▶ Problem
Answer these questions from the article below on wheat, corn, and soybeans:
(a) In which direction do wheat-corn spreads typically turn in the fall?
(b) Conditions for what activity in major growing regions could swell wheat's premium?
(c) What came on the heels of exploding wheat markets?

▶ Document extract
====
RATIN

Wheat woes boost corn, soybeans

Posted on September, 24, 2024 at 08:43 am


Corn and soybean growers yearning for higher prices may have to look at another market for signs of a turnaround: Wheat could be the bell cow for those hopes as grains head into the end of the year.

For starters, wheat-corn spreads typically turn lower as corn gains ground in the fall. Weather could also produce a beneficial counter-seasonal trend if seeding conditions in major growing regions swell wheat’s premium. Normally corn gains when supply and demand shifts take hold, so a rising tide from wheat could spread over to lift all boats.

Those wheat-fueled gains in corn are relatively rare, but when they happen, hold on for the ride. Two of the biggest rallies in history came on the heels of exploding wheat markets. Even if wheat can’t provide quite the same help this time around, it could improve the odds for corn and soybeans.
====
▶ Collected data
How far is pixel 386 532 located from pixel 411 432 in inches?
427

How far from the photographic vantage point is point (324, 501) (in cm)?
====
▶ Result of the exercise
(a) Lower, as corn gains ground.
(b) Seeding.
(c) Two of the biggest rallies in history.